こんなに淡白で煩雑な育成システムに変更するぐらいなら、ちょっと頑張ってリリアルオーブ式のシステムをなんとか再現して欲しかった。

スキルの内容も、数だけ多くて、多くが操作系に関するものばかりで、キャラクタを強化しているという実感が薄いのも残念。
確かに特殊操作(敵の攻撃をステップで回避するなど)でTPが回復するなどの便利な動作は、うまく活用すればTPがなくなることなく気持ちよく戦えるのだが、なんとなくマニアックなスキルが多くなって地味になっている印象だ。

それに、イベント(シナリオ)によってパーティメンバーを勝手に決められてしまうのもつまらない(ムービーの関係上)。
好きなキャラをひいきに使って行きたいと思っても、自由に決められる場面がほとんどないので、結局全キャラ分見なければならないのもつらい。

続いて先に戦闘について触れる。

大きな変化はない。バトル中控えメンバーとの入れ替え出来るシステムが廃止されたのと、リンク中のAI操作を「一緒に戦え(前作のように敵を挟み込んで戦う)」「任せた」「自由に戦え」の3つから選べるようになり柔軟性ができたことぐらいだ。
あと新規要素としては、主人公が双剣、ハンマー、拳銃の3つを同時に装備できて切り替えて戦うことが出来るのと、主人公のみオーバーリミッツとは別に、キャラクタが変身して超強化されるいわゆる超必モードに入れるゲージが追加されている。骸殻(がいかく)ゲージと呼ばれている。

この超必モードが強すぎる。
パーティは変身して強化された主人公のみとなり、ダメージは受けないかわりに骸殻ゲージが減るだけ。ゲージは時間と共に減っていき0になったら終了。変身出来るようになるゲージも結構たまりやすく、すぐ変身出来る。
強すぎるために、頼りがちになる。「これは勝てない」って言う緊張感が薄れてしまっている。

大まかなゲーム構成や内容など。

新要素であるネコ派遣(ネコを各マップに派遣してレアアイテムを入手する)、借金返済、クエストは、どれも露骨な水増しのやり込み(作業)要素にしか感じられず、それ自体に面白さは全く見いだせなかった。

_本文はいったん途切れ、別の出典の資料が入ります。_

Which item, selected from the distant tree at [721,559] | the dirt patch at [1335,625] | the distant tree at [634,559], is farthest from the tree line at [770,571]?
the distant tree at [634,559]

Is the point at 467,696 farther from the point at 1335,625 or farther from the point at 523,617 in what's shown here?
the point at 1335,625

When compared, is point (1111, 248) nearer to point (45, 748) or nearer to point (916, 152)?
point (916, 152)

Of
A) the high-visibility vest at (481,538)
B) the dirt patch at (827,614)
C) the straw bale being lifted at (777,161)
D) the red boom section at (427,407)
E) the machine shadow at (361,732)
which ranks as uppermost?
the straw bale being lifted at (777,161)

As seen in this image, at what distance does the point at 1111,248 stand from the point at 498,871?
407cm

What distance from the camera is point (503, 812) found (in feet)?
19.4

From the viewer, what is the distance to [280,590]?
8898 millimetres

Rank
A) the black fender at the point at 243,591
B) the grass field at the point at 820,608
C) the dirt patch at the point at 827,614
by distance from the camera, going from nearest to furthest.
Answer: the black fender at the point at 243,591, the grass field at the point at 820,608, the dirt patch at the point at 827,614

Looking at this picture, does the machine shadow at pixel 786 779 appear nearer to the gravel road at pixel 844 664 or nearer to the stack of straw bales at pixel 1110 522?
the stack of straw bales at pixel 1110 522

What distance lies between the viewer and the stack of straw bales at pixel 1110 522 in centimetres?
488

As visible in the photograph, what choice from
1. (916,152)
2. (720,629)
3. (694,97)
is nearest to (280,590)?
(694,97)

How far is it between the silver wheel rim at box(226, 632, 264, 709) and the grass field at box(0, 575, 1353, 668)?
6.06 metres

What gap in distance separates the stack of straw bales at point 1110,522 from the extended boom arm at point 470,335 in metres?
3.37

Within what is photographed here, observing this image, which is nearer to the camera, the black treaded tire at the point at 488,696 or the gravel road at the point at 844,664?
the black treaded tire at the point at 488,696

このゲームの構成は、序盤に借金を負って、指定された金額を支払うことで先に進めるようになる(同時に行ける場所も増えていく)。
序盤は、せっかく貯めたお金を支払わないといけないというストレスが非常に強いが、汎用的なクエストで報酬額が、支払額に応じて変化するので、お金が貯まらなくてつらいという最悪の事態にまでは陥らなくなっている。

少なくとも、マップを雑巾がけしたり、仲間のサイドストーリーを見ることで、自然とアイテムやお金が貯まるように設計されている。
しかし、この借金返済というシステムは、上記の通り、プレイヤーの足止めする目的で入れたのだと思うが、本当に必要だったのか疑問に思う。
ゲームの仕組みがわかってくる前の最初の数時間においては、「なんて意地悪なゲームだ!」と思うこと必死。もっと良いアプローチはなかったものかと思う。
ネガティブな内容ではなくポジティブな内容で足止めするなど、やり方はあったはずだ。

ストーリーは、メインチャプターと各キャラクタごとに用意されたサブストーリーの2つに分かれている。
メインチャプターは借金を規定額返済しなければはじめることが出来ず、その合間にサブストーリーが発生する(ワールドマップにアイコンが表示されるようになる)。

で、このゲーム。最初に「ファンディスク」と称したのはここにあって、実はこのゲームのメインは、メインシナリオではなく、前作キャラとのエピソードが描かれるサブストーリーではないだろうか。
どう考えても、力の入れ具合が、というか、おそらくメイン購買層だろう人たちが喜ぶのはこっちであって、新キャラを主軸に据えた無難な王道ストーリーのメインシナリオより、見知った(前作で気に入った)キャラクタ同士のサブイベントのほうがやってて楽しいはずだ。
そのために都合が良い、わざわざパラレルワールドの設定を持ちだしたりしたのではないかと思ってしまうほどだ。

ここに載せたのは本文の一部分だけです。